> GOAL OF THE EXERCISE
Look for "typeof" in each line of the records, and copy the lines that have it.

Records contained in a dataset
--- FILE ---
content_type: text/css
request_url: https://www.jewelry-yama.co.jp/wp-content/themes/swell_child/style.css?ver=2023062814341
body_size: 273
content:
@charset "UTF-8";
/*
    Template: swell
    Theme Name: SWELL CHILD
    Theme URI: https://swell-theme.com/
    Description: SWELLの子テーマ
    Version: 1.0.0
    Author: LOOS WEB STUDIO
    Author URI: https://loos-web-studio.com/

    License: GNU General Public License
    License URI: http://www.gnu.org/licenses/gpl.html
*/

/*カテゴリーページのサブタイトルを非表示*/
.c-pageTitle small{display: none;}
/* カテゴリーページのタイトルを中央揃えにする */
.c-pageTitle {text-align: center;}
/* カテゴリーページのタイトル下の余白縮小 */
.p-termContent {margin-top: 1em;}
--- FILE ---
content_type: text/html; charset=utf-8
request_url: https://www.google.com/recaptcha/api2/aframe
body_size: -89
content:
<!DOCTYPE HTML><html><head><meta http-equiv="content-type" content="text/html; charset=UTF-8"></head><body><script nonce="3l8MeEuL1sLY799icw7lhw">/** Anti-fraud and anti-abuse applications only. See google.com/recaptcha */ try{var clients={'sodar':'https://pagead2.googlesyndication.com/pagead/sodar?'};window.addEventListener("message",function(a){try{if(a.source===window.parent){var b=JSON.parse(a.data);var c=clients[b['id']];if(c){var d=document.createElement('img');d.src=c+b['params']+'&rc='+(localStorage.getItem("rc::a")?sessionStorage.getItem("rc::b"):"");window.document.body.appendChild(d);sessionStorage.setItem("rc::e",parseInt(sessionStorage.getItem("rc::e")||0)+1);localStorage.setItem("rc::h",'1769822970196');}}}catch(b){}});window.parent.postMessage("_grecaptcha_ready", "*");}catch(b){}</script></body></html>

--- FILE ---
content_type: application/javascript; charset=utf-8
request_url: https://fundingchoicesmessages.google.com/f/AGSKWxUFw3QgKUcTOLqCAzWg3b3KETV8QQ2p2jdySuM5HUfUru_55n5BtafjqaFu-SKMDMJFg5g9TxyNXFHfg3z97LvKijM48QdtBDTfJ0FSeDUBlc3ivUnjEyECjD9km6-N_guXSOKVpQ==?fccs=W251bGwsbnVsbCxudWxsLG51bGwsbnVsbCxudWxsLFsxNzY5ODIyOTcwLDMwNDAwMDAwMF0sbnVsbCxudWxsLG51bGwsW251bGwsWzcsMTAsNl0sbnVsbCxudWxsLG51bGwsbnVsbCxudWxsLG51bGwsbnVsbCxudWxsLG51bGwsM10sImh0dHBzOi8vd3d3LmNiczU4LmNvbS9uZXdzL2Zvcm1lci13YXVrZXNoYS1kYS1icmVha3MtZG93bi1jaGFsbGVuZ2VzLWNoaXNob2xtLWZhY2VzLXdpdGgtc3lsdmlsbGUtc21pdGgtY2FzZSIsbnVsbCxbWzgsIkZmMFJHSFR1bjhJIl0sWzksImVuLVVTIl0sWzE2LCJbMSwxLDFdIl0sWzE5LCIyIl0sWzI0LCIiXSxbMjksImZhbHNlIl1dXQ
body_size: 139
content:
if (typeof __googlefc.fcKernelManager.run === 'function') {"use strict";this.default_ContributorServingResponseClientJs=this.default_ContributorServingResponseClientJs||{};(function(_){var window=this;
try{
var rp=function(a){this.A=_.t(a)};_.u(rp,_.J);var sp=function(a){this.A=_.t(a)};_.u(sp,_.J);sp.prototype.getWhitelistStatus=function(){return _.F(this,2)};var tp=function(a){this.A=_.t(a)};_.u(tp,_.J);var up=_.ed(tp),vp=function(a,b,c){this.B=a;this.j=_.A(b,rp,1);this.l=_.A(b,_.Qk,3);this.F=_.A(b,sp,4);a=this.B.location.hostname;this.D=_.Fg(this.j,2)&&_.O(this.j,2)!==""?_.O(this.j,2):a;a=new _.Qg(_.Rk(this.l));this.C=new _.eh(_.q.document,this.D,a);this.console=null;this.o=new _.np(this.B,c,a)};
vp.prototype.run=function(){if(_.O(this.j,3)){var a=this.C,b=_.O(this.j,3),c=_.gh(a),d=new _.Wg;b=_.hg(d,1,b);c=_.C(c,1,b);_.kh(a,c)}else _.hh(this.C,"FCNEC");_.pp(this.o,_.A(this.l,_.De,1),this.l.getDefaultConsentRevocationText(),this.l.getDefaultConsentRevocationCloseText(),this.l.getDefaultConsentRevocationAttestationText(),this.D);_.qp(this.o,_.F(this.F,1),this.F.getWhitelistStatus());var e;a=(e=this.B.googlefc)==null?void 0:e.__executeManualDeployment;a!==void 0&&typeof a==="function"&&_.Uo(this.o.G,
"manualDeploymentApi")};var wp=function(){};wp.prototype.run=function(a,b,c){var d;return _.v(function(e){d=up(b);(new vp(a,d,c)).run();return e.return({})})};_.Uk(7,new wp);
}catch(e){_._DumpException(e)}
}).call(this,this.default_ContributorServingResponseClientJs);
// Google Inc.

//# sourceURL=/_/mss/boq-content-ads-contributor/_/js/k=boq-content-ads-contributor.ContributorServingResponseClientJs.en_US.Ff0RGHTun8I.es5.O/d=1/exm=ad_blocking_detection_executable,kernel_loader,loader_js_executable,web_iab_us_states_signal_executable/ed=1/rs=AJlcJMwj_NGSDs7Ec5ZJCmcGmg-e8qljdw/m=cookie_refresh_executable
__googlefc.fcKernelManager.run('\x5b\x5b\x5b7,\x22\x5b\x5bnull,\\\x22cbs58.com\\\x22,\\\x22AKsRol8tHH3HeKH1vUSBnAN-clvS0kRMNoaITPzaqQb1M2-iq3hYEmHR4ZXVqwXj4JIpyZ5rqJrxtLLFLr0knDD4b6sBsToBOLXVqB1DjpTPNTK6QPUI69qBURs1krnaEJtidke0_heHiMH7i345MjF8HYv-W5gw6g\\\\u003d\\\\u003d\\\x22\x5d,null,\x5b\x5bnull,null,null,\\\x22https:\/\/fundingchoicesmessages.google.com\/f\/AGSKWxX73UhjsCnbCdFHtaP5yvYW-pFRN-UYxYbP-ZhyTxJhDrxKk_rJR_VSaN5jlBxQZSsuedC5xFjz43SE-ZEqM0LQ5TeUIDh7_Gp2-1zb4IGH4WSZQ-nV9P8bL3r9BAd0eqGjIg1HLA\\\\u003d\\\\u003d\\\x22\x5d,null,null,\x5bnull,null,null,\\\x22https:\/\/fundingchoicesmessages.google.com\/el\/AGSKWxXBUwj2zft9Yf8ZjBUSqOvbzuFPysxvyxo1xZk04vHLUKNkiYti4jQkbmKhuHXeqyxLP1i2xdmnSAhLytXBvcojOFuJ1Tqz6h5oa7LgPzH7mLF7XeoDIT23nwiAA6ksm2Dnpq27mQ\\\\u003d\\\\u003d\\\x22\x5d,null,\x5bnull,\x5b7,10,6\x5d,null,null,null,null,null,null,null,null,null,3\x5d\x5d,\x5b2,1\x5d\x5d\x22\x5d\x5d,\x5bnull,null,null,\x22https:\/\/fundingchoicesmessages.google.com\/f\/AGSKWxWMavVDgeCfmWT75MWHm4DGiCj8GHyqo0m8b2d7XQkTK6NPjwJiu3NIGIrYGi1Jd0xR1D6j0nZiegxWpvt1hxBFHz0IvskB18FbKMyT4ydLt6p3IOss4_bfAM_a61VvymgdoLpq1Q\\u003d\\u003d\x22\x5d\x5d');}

> PROBLEM SOLUTION
if (typeof __googlefc.fcKernelManager.run === 'function') {"use strict";this.default_ContributorServingResponseClientJs=this.default_ContributorServingResponseClientJs||{};(function(_){var window=this;
vp.prototype.run=function(){if(_.O(this.j,3)){var a=this.C,b=_.O(this.j,3),c=_.gh(a),d=new _.Wg;b=_.hg(d,1,b);c=_.C(c,1,b);_.kh(a,c)}else _.hh(this.C,"FCNEC");_.pp(this.o,_.A(this.l,_.De,1),this.l.getDefaultConsentRevocationText(),this.l.getDefaultConsentRevocationCloseText(),this.l.getDefaultConsentRevocationAttestationText(),this.D);_.qp(this.o,_.F(this.F,1),this.F.getWhitelistStatus());var e;a=(e=this.B.googlefc)==null?void 0:e.__executeManualDeployment;a!==void 0&&typeof a==="function"&&_.Uo(this.o.G,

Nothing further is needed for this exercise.